== SOURCE TEXT
Jeb has enough different ideas and his own opinion to be Teflon against pinning the sins of his father and brother to his own record.
http://www.washingtonpost.com/blogs/right-turn/post/jeb-bush-a-different-kind-of-republican/2012/08/30/6a450822-f2b4-11e1-adc6-87dfa8eff430_blog.html
Former Florida governor Jeb Bush isn’t running for something. That might have allowed him a degree of candor that current officials and candidates don’t enjoy. But in a breakfast this morning in Tampa with journalists from The Post and Bloomberg News, he also showed that, in many ways, he stands head and shoulders — and quite apart — from fellow Republicans.
Bush is known, as his brother was, for his devotion to resolving the illegal immigration problem and making the GOP a more inclusive party. Asked about the party’s gap with the Democrats among Hispanic voters, he said, “I think the gap can narrow, and I think it will narrow, as people get to know Mitt Romney. I’m always amazed at how, for normal people, how little they know about our candidates until like a night like tonight or the debates.”
In part, the GOP’s path to Hispanic voters runs through issues unrelated to immigration. As Bush said, Immigration “is down the list [of issues Hispanic voters care about] — about the same place it is for everybody else, maybe a little bit higher, but significantly lower than the economy, jobs, education, deficit, debt, health care. Those are the issues that American voters say are the most important ones. But it’s a gateway issue, because it’s an issue that allows you — if you have shown some sensitivity — it allows you to be heard.”.
====
== STORED DATA
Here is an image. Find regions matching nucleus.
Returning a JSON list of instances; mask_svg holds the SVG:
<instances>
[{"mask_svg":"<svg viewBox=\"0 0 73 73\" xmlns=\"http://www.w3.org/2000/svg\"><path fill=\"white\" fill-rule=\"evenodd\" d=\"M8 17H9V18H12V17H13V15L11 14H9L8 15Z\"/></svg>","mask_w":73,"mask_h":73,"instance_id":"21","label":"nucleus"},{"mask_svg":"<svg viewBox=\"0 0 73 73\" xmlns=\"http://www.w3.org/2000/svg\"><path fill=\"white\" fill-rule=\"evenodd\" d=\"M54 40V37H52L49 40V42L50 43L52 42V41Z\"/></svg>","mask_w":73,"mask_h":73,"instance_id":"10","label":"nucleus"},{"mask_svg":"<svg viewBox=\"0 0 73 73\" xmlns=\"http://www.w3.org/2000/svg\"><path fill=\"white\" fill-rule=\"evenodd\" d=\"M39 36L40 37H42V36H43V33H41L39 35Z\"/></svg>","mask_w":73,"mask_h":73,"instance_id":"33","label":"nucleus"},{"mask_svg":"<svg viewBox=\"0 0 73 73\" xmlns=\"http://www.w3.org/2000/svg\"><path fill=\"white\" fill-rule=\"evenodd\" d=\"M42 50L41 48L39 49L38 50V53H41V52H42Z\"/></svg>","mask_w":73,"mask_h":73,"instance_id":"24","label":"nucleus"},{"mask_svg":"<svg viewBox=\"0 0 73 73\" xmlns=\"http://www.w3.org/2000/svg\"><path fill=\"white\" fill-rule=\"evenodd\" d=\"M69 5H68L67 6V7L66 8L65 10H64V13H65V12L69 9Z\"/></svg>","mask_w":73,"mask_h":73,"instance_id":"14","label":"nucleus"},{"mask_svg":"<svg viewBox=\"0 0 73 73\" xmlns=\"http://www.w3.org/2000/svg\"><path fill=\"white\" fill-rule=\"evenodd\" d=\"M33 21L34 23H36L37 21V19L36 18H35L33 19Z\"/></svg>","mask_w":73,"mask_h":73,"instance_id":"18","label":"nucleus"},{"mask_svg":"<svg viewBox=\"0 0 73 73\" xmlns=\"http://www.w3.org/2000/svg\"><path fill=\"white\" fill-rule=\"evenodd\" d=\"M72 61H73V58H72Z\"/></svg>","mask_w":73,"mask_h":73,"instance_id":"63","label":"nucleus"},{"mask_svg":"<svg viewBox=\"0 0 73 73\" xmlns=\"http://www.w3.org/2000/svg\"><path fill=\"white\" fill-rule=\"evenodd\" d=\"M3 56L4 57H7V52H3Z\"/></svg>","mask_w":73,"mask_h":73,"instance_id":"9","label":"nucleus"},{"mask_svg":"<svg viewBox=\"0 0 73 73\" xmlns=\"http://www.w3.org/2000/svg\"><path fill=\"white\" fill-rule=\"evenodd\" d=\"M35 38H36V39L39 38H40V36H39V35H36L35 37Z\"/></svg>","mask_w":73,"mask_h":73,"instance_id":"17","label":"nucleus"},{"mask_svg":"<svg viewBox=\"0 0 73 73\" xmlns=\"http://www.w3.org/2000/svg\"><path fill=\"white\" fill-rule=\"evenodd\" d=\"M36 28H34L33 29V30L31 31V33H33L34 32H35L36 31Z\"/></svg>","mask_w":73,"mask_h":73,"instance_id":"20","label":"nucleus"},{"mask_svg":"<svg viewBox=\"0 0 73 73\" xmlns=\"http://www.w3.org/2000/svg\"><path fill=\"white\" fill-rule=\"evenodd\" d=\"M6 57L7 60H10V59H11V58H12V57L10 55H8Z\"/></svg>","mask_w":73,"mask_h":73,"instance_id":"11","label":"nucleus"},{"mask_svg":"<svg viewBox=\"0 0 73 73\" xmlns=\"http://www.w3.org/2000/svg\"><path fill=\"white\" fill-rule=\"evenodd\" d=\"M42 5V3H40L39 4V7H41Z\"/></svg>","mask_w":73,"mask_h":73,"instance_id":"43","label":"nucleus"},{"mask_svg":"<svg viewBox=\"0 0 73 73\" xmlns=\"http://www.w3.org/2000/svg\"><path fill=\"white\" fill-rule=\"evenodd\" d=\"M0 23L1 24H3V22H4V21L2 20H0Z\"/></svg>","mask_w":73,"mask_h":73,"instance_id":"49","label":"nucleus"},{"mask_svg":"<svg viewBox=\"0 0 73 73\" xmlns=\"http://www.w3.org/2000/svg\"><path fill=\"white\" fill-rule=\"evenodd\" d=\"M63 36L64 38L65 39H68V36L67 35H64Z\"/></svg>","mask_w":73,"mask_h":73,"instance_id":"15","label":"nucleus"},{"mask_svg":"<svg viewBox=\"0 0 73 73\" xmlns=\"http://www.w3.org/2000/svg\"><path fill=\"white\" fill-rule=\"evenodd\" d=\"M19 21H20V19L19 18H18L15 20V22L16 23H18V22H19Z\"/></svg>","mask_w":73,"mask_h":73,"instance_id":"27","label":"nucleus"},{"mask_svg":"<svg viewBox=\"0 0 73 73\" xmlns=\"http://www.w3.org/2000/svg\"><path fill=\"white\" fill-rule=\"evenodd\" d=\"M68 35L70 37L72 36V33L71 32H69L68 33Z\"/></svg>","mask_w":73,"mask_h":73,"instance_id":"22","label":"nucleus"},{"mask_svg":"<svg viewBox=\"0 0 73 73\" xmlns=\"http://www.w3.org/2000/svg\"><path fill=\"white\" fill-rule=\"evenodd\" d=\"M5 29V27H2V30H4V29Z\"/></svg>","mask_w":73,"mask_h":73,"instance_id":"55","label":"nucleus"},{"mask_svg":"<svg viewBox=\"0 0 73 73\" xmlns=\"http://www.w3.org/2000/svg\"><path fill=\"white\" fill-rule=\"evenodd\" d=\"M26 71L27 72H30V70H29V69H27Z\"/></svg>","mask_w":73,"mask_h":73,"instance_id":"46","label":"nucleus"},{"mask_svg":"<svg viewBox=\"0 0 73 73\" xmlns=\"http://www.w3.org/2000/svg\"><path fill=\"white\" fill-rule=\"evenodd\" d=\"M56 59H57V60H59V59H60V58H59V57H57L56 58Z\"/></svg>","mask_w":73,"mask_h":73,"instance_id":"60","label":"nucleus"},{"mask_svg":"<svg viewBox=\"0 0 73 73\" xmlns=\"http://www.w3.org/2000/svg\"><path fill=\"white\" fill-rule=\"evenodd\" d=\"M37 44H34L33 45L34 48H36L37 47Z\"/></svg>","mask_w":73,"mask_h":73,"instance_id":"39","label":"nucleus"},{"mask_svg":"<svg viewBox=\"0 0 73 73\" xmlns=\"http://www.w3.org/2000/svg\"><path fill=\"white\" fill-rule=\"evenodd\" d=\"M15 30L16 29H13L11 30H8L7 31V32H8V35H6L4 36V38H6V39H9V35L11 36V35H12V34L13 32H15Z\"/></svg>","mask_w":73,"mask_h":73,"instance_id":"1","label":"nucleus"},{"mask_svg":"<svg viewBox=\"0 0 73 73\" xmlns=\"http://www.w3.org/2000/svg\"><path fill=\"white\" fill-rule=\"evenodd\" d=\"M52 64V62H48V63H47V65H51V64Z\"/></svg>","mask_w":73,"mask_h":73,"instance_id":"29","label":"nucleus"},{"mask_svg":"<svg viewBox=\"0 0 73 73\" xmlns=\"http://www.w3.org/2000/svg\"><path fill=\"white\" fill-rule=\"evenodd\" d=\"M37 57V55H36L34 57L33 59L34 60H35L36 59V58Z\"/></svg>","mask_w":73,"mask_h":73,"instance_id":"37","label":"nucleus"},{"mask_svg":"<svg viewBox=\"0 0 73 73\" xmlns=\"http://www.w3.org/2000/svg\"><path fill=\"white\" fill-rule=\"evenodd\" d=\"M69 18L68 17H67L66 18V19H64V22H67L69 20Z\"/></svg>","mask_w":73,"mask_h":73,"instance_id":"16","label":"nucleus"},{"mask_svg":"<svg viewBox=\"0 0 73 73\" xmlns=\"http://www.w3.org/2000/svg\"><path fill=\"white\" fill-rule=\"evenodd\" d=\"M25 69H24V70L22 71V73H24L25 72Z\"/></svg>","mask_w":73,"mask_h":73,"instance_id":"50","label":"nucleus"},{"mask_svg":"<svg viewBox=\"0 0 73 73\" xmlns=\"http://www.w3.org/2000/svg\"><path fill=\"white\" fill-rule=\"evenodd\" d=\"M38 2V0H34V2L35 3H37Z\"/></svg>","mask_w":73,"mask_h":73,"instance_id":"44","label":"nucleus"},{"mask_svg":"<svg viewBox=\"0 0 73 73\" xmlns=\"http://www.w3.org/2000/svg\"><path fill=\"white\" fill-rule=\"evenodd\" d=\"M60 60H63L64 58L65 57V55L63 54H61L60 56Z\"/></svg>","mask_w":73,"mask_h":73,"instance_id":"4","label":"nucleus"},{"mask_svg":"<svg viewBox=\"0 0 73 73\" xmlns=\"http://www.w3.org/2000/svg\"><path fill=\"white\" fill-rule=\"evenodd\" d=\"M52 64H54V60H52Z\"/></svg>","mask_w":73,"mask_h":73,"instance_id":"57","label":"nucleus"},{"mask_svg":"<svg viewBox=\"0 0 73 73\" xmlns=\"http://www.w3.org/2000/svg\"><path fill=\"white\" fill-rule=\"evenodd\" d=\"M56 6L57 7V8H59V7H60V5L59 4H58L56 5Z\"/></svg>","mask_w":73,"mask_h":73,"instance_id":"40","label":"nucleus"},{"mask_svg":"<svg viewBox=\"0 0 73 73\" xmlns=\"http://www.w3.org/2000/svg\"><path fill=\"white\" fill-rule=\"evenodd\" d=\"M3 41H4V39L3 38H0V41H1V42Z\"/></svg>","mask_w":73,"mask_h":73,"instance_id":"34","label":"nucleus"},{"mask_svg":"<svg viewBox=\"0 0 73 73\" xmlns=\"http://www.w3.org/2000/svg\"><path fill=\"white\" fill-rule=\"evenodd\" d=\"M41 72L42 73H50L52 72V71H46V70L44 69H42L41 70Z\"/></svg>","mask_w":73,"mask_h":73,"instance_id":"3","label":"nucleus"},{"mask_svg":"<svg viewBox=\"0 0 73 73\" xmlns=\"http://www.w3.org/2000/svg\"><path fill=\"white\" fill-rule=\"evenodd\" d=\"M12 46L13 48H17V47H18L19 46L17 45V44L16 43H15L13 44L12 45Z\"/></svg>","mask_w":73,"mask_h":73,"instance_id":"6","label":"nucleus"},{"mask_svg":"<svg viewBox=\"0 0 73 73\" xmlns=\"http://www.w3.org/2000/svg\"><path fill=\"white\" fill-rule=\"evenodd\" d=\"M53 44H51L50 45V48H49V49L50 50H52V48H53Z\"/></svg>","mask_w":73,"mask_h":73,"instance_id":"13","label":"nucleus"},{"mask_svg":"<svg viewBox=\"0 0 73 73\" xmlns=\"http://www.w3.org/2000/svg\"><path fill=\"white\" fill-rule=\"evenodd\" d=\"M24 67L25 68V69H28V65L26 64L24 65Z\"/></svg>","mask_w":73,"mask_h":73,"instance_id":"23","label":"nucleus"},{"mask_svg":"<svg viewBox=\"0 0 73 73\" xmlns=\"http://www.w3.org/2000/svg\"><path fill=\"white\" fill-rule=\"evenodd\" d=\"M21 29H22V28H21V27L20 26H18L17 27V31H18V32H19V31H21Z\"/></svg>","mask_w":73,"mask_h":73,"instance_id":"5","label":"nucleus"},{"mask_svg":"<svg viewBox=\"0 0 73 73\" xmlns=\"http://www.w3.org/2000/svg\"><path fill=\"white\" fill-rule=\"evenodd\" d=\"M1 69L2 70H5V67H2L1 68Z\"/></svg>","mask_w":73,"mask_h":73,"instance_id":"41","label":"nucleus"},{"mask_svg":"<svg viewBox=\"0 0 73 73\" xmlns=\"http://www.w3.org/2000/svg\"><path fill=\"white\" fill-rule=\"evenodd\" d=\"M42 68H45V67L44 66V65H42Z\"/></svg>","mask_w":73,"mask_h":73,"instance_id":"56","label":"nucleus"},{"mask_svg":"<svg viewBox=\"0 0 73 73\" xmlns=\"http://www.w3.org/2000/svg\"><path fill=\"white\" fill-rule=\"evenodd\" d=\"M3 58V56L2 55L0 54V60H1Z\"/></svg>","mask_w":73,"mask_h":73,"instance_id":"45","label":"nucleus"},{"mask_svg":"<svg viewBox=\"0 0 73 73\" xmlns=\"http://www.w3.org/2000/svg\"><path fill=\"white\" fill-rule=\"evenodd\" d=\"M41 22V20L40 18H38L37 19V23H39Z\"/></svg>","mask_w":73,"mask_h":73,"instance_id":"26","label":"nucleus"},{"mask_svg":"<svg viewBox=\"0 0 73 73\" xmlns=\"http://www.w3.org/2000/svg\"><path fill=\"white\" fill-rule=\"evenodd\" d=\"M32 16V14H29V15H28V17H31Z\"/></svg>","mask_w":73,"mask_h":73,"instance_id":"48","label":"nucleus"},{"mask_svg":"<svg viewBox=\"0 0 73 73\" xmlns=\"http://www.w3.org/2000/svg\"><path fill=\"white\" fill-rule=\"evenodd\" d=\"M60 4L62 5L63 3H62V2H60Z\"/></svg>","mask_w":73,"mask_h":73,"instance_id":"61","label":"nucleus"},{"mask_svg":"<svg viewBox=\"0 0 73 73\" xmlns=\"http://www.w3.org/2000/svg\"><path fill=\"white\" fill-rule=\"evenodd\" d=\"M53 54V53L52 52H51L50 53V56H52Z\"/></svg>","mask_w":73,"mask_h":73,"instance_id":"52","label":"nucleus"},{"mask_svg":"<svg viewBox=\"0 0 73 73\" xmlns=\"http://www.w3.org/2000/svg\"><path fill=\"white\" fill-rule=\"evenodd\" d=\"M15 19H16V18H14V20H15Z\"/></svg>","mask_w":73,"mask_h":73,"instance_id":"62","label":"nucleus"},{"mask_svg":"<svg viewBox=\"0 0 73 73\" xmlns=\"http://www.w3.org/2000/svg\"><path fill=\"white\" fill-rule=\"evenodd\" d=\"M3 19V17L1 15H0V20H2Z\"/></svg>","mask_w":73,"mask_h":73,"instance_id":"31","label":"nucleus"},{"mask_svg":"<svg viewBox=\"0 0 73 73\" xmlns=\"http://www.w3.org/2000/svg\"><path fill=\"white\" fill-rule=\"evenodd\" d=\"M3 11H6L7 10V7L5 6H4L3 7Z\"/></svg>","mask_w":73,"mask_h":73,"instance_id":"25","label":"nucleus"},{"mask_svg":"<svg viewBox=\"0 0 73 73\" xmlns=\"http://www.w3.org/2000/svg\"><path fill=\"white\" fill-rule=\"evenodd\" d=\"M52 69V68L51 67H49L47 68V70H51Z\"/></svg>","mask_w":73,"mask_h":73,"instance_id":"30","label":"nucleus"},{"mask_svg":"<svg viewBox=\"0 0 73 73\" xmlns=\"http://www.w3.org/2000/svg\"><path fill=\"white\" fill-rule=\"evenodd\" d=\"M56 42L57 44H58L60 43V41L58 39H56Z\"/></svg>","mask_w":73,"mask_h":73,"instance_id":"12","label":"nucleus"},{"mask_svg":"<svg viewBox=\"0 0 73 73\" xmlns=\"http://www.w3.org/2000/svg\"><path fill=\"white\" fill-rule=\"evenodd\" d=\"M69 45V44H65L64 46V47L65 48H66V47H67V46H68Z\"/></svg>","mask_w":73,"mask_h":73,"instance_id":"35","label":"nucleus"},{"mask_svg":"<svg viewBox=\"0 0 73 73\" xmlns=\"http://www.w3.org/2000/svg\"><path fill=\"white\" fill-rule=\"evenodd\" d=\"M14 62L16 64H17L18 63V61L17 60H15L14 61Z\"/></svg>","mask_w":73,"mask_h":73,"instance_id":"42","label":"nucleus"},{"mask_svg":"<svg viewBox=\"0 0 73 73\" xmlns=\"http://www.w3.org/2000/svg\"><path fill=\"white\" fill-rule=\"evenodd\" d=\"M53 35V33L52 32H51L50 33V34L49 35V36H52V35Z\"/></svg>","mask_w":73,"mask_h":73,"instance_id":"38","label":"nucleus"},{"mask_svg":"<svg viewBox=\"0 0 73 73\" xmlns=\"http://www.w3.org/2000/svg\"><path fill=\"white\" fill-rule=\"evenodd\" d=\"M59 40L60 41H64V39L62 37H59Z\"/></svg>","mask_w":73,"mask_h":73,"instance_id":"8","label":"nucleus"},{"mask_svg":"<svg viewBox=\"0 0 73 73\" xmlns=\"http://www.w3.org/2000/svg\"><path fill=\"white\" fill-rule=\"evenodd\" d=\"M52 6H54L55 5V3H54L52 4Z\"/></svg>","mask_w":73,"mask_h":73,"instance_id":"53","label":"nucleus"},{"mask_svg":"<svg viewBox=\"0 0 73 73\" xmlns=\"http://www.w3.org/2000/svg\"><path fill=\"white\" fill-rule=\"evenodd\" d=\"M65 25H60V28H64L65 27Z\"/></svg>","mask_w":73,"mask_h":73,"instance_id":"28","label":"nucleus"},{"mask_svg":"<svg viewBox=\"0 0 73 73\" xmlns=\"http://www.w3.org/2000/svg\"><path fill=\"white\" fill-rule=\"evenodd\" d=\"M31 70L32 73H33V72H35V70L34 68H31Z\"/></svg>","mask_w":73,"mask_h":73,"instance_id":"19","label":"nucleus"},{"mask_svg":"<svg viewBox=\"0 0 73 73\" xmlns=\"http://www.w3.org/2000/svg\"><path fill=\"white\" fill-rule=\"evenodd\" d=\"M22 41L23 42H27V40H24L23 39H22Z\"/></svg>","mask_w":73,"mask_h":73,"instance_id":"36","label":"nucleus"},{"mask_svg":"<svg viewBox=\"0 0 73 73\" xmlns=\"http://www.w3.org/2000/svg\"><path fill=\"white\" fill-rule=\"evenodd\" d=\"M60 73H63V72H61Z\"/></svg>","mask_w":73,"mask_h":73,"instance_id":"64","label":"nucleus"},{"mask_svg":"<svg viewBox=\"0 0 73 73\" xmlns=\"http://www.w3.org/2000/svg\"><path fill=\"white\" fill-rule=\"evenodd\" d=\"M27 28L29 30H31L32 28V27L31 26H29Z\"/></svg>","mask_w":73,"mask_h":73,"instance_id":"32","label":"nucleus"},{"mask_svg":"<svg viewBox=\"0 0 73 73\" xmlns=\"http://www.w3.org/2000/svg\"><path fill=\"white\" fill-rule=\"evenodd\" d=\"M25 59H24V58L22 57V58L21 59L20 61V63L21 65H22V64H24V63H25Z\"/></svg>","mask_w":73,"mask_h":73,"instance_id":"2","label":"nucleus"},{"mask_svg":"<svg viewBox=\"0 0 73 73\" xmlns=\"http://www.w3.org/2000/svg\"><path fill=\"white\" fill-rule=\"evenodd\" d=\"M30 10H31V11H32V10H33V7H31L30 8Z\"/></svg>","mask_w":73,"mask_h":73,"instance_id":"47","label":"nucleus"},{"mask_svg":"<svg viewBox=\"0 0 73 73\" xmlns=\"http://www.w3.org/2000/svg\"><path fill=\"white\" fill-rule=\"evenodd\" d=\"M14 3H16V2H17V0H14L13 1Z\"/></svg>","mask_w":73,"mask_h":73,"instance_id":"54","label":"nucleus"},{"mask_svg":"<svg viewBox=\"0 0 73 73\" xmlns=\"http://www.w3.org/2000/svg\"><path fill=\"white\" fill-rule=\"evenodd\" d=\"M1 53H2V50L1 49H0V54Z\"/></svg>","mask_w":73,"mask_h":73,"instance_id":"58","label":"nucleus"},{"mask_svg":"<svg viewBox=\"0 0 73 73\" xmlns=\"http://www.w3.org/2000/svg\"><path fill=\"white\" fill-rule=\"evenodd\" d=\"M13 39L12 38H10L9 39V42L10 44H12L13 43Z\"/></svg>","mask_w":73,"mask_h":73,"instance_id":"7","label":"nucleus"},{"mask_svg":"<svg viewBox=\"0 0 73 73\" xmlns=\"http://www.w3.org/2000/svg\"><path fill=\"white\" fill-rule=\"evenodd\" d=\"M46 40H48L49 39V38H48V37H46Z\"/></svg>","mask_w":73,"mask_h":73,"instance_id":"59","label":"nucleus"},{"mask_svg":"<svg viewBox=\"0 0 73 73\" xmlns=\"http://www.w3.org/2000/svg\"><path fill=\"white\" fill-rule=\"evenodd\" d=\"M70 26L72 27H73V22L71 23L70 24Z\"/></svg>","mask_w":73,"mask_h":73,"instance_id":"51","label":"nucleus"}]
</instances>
====
TASKS:
#1 List the issues that, according to Bush in the text about Jeb Bush, rank significantly higher than immigration for voters.
#2 Answer from the text about Jeb Bush:
(a) In what city was the breakfast with journalists held?
(b) Journalists from which two news organizations attended it?
(c) What kind of issue does Bush call immigration?
Answer from the text alone, not the records.

REPLIES:
#1
economy
jobs
education
deficit
debt
health care

#2
(a) Tampa
(b) The Post and Bloomberg News
(c) A gateway issue